# Extract
--- START ---

An agent ships. The demo looks good. Then in real use, something goes sideways — wrong decision, wrong priority, output that completely misses the point. The default diagnosis is familiar: "The model isn't good enough."
New model gets swapped in. Prompt gets tweaked. Sometimes it gets better. Often the same failure shows up wearing different clothes.
The model wasn't the problem.
Last month I ran a small experiment in my own workflow. I set up an agent to process customer support tickets — weekly summaries, flagging recurring issues, classifying complaints by theme. The first output surprised me. The agent surfaced not the most frequently repeated problems, but the most dramatically written ones. High-emotion language, long tickets, multiple exclamation points.
Was the model wrong? No. I told it to find "important complaints." There was no reason for it to define "important" the way I would.
I had built the context wrong.

--- END ---

# Dataset extract
--- START ---

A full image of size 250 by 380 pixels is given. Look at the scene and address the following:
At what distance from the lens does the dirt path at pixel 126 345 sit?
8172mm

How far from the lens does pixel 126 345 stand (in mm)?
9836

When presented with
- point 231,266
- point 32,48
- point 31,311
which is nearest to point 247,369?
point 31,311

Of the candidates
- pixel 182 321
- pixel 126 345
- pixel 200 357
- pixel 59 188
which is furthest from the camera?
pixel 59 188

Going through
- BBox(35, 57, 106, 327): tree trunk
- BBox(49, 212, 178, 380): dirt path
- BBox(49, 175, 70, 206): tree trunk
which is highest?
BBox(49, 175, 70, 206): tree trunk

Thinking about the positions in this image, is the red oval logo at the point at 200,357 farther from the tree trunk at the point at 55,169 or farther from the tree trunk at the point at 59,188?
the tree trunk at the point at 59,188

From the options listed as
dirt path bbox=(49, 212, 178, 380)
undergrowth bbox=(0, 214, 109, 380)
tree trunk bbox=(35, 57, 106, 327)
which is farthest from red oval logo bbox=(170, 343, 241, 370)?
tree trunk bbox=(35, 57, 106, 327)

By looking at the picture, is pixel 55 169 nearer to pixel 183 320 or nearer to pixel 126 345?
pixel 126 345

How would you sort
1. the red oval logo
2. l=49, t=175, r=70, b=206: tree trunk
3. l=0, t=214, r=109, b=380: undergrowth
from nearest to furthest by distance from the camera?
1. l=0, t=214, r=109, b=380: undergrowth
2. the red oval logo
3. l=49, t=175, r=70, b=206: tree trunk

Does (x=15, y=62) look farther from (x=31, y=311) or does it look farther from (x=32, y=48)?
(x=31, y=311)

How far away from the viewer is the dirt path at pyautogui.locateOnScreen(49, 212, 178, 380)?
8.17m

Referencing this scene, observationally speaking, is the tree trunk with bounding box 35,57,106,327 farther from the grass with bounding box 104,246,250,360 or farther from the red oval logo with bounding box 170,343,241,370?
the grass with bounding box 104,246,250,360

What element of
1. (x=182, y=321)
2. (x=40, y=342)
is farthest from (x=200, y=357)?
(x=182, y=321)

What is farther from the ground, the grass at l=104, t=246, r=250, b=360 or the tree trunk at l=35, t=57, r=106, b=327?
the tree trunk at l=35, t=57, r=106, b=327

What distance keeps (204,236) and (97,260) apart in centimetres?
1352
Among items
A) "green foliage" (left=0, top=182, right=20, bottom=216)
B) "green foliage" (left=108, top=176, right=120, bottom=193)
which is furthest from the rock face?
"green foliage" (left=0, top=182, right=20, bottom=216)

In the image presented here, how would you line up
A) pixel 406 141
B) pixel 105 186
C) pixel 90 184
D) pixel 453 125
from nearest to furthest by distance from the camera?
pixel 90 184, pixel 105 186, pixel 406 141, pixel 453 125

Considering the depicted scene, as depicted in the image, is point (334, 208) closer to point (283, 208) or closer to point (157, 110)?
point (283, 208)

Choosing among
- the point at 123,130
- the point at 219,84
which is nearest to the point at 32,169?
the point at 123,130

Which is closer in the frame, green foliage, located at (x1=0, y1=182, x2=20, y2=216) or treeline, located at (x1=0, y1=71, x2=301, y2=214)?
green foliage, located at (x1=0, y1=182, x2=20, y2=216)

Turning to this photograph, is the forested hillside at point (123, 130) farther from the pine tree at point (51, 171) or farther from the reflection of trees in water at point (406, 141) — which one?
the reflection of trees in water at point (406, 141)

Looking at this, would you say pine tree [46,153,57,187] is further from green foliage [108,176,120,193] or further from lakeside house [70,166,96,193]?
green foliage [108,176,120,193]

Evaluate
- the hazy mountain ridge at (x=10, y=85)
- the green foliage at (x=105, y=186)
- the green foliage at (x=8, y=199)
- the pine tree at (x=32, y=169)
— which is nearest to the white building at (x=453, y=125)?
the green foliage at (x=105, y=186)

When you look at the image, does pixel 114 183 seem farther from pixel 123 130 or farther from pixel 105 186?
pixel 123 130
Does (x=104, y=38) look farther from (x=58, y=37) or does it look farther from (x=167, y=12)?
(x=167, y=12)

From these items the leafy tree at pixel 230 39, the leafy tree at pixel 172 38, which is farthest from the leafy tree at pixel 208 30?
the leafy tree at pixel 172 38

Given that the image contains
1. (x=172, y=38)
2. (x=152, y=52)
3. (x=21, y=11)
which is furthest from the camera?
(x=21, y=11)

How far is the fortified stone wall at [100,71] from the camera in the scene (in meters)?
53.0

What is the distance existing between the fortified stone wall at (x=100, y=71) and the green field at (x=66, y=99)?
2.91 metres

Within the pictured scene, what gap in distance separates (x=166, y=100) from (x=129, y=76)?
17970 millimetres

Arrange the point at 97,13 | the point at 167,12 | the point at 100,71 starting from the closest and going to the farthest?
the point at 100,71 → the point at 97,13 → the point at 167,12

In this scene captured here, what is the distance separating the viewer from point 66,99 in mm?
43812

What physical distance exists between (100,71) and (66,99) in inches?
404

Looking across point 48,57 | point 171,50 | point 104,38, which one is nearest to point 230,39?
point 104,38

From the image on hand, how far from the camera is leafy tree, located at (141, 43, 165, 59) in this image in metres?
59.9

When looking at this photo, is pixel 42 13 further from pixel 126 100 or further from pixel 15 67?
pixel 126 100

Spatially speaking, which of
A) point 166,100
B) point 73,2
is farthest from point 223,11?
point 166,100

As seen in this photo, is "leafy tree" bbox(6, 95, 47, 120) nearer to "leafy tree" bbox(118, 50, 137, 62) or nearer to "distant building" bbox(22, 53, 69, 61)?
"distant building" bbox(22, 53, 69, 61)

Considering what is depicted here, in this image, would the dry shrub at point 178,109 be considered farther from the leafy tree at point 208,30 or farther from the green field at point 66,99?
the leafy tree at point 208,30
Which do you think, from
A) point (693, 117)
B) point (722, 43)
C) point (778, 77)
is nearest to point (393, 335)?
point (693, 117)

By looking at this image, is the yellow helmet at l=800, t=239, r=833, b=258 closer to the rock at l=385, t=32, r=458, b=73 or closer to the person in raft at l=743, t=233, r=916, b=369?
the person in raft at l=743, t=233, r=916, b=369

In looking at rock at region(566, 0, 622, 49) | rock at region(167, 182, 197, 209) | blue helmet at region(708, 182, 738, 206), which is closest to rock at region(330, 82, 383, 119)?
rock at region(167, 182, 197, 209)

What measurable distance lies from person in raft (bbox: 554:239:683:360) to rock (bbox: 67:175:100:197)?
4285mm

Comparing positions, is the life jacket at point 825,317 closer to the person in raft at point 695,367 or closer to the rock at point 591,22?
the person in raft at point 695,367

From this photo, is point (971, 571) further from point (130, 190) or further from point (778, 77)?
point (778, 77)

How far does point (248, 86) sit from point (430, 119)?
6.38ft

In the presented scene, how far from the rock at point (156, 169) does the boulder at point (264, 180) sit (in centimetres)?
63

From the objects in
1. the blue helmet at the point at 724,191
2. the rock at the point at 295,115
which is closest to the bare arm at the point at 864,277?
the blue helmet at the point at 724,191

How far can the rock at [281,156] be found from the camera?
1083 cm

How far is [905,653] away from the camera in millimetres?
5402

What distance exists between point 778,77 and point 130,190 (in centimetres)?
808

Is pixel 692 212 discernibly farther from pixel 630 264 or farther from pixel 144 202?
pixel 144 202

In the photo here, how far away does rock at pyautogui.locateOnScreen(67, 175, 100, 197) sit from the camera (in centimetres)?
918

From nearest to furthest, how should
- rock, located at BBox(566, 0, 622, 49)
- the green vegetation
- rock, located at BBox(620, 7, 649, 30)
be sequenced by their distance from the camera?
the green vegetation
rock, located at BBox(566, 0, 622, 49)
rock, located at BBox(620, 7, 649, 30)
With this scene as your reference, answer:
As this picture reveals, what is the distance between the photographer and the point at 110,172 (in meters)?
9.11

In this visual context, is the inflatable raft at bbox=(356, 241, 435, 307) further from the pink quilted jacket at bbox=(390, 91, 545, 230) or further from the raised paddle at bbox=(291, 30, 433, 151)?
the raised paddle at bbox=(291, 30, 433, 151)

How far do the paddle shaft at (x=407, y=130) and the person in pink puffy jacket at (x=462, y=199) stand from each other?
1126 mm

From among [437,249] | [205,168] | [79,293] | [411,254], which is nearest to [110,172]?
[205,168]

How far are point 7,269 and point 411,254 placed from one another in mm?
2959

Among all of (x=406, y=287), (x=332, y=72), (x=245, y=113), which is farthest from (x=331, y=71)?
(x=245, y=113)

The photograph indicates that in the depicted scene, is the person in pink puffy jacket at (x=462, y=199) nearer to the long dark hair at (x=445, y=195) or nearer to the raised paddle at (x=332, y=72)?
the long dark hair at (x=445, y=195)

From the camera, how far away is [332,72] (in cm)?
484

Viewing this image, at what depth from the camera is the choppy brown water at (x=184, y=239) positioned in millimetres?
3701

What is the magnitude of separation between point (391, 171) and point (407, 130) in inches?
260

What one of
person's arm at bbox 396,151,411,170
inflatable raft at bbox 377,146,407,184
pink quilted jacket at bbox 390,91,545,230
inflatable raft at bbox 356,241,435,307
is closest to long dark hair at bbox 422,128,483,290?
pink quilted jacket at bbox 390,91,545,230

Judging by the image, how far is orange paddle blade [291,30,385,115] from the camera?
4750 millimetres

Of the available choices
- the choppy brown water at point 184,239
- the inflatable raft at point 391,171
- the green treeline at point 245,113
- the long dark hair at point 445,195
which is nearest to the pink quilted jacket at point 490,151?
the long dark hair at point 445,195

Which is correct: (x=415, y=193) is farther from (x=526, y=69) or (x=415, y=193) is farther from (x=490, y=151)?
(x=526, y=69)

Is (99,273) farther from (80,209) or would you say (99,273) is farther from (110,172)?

--- END ---

# What is being asked
Reproduce the whole passage on why an agent fails in real use, word for word. The records are separate material and have no connection to the passage.

# Task answer
An agent ships. The demo looks good. Then in real use, something goes sideways — wrong decision, wrong priority, output that completely misses the point. The default diagnosis is familiar: "The model isn't good enough."
New model gets swapped in. Prompt gets tweaked. Sometimes it gets better. Often the same failure shows up wearing different clothes.
The model wasn't the problem.
Last month I ran a small experiment in my own workflow. I set up an agent to process customer support tickets — weekly summaries, flagging recurring issues, classifying complaints by theme. The first output surprised me. The agent surfaced not the most frequently repeated problems, but the most dramatically written ones. High-emotion language, long tickets, multiple exclamation points.
Was the model wrong? No. I told it to find "important complaints." There was no reason for it to define "important" the way I would.
I had built the context wrong.